▸ FRAGMENTO DADO

++++++++

Bien, siguiendo -de modo analógico- dicha metáfora, y con miras a la Semana  Mayor o Semana Santa, diría que en esta celebramos, en fe, el núcleo (ADN) de lo que nos constituye como humanos, a saber: el Misterio de la muerte. Esta, en última instancia, o bien como acto último, evidencia nuestra condición mortal, impostergable, ineludible, intransferible. Saberse humano es saberse mortal. En términos de san Agustín: “el hombre (es aquel) que arrastra consigo su condición mortal”.

Ora bien, no celebramos el Misterio de la muerte como acto/hecho “terminativo” de la vida sino como el planteo de esta ante, por decirlo así, un cruce de umbral, de aquí la voz judeocristiana de Pascua (en hebreo: pesáh), de paso, de salto: de la esclavitud a la libertad (Pascua judía); de la muerte a la vida (Pascua cristiana).
Y como la muerte, en tanto en cuanto que Misterio, no puede celebrarse/vivirse de modo colectivo sino individual, celebramos entonces el paso -en un orden paradigmático para nosotros: “Él es el Principio, el Primogénito de entre los muertos, para que sea él el primero en todo, pues Dios tuvo a bien hacer residir en él toda la Plenitud, y reconciliar por él y para él todas las cosas, pacificando, mediante la sangre de su cruz, lo que hay en la tierra y en los cielos” (Colosenses 1, 18-20)- de un hombre concreto: Jesús. Judío palestinense del siglo I de nuestra era, en el cual algunos de sus contemporáneos experimentaron una singularísima esperanza/alegría que les ha trascendido en el espacio y en el tiempo.
“Lo que existía desde el principio, lo que hemos oído, lo que hemos visto con nuestros ojos, lo que hemos contemplado y palpado con nuestras manos acerca de la Palabra de vida -¡porque la Vida se manifestó, la hemos visto y somos testigos, les anunciamos esa vida eterna que existía junto al Padre y se nos manifestó!-, eso que hemos visto y oído también se lo anunciamos a ustedes, para que vivan en comunión con nosotros. Y nosotros estamos en comunión con el Padre y con su Hijo Jesucristo. Les escribimos esto para que nuestra alegría sea plena” (I Juan 1, 1-4).

++++++++

▸ DATOS REGISTRADOS
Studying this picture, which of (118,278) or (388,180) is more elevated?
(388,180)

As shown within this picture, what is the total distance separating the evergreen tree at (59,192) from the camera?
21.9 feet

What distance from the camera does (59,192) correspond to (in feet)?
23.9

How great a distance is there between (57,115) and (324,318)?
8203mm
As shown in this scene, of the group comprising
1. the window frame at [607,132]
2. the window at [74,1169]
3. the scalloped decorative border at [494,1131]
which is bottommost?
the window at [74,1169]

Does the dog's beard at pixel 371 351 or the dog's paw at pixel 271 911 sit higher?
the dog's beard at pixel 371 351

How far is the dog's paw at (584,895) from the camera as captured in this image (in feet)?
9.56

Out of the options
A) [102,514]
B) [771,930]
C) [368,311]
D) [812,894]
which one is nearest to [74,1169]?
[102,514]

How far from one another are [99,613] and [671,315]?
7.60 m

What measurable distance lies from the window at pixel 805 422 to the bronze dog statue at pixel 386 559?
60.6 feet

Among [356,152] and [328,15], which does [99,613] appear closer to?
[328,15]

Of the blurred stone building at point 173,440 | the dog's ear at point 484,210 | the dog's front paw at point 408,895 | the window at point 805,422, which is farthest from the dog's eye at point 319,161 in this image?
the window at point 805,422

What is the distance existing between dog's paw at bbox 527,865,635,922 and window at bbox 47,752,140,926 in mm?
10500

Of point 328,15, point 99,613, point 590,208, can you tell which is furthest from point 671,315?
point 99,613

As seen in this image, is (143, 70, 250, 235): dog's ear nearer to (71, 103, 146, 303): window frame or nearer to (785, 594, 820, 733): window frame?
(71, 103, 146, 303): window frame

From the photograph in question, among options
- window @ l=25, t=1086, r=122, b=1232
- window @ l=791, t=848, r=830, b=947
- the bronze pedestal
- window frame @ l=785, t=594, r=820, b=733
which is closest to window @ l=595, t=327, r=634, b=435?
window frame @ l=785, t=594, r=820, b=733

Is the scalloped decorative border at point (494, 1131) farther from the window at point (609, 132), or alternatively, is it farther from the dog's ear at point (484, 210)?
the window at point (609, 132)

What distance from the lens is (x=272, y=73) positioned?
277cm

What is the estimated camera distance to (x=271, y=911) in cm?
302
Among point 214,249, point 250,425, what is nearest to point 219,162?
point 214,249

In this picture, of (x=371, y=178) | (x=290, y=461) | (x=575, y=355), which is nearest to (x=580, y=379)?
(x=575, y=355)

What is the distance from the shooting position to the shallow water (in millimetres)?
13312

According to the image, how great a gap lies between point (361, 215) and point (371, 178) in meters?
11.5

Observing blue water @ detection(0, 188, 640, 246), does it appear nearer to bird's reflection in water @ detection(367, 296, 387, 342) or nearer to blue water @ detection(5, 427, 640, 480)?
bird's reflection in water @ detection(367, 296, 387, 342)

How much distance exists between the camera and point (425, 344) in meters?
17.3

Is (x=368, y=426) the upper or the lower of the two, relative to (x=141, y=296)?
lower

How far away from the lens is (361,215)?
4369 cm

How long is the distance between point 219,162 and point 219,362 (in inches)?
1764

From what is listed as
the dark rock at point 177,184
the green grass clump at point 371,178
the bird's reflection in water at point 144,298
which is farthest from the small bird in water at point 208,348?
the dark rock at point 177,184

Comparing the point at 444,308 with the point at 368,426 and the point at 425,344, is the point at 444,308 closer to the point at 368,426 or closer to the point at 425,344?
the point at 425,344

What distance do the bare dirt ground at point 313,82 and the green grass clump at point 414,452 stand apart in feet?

++++++++

▸ DESAFÍO A
Consigna todas las líneas del listado en las que aparezca la palabra "border".
▸ DESAFÍO B
Prosigue el fragmento sobre la Semana Santa y el Misterio de la muerte a partir de su última oración.
El listado no guarda relación alguna con el fragmento.

▸ SOLUCIÓN DEL EJERCICIO A
3. the scalloped decorative border at [494,1131]
Is the scalloped decorative border at point (494, 1131) farther from the window at point (609, 132), or alternatively, is it farther from the dog's ear at point (484, 210)?

▸ SOLUCIÓN DEL EJERCICIO B
Remontándonos en el espacio y en el tiempo, esa singularísima esperanza/alegría con respecto a ese hombre (Eccehomo) Jesús, alentó en nuestro padre fundador, san Juan Eudes (siglo XVII), y alienta en muchos hombres y mujeres, ahora (siglo XXI), contemporáneos nuestros, que han tomado el lugar de esos primeros testigos, y así, tanto ellos como nosotros podemos asumir (en el ámbito litúrgico: reunirnos para celebrar) el Misterio de la vida y de la muerte con la misma convicción: “la vida es Cristo, y la muerte, una ganancia” (Filipenses 1, 21).

“Yo soy la resurrección y la vida.
El que cree en mí, aunque muera, vivirá; y todo el que vive y cree en mí, no morirá jamás”.
(Juan 11, 25-26).

Nos dice el Señor Jesús: He muerto por ustedes para que, velando o durmiendo, vivan en mí. Ustedes están en mi corazón en la vida y en la muerte. Ninguno de ustedes vive para sí, ninguno muere para sí mismo.
Viviendo, para mí viven. Muriendo, para mí mueren. Tanto en vida como en muerte me pertenecen. Y para esto yo mismo morí y resucité: para ser Señor de vivos y de muertos. He muerto, para que viviendo, no vivan ya para sí mismos, sino para mí que morí y resucité por ustedes.

Yo soy la vida eterna que está en el Padre y que se ha manifestado a ustedes. Vine para que tengan vida y vida en abundancia. Yo soy la vida de ustedes. El Padre les ha dado la vida eterna y esa vida está en mí, su Hijo. Quien tiene al Hijo tiene la vida; quien no tiene al Hijo no tiene la vida. Lleven mi muerte en sus cuerpos para que mi vida se manifieste en ustedes. Podrán así decir con el apóstol: Para mí la vida es Cristo. Con Cristo estoy clavado en la cruz. Vivo, pero no soy yo quien vive, es Cristo el que vive en mí.

Yo vivo y ustedes vivirán, y sabrán que yo estoy en el Padre y ustedes en mí y yo en ustedes. Yo soy el pan que bajó del cielo. El pan que yo les doy es mi carne para la vida del mundo.

Ustedes, que han sido bautizados en mí, han sido bautizados en mi muerte, sepultados conmigo en el bautismo, para que, como yo resucité de entre los muertos, ustedes caminen en vida nueva. Resucitado, ya no vuelvo a morir. Muriendo al pecado estoy muerto de una vez por todas. Viviendo, vivo para Dios. Considérense también ustedes muertos al pecado y vivientes para Dios, en mí, que soy su cabeza.

Oremos con San Juan Eudes (págs. 93-94).

La celebración de la Pascua

La Pascua es la mayor fiesta de los cristianos, porque es la celebración de la Resurrección de Cristo: “pero si Cristo no ha resucitado vana es nuestra fe” (1Cor.15, 17), dirá San Pablo.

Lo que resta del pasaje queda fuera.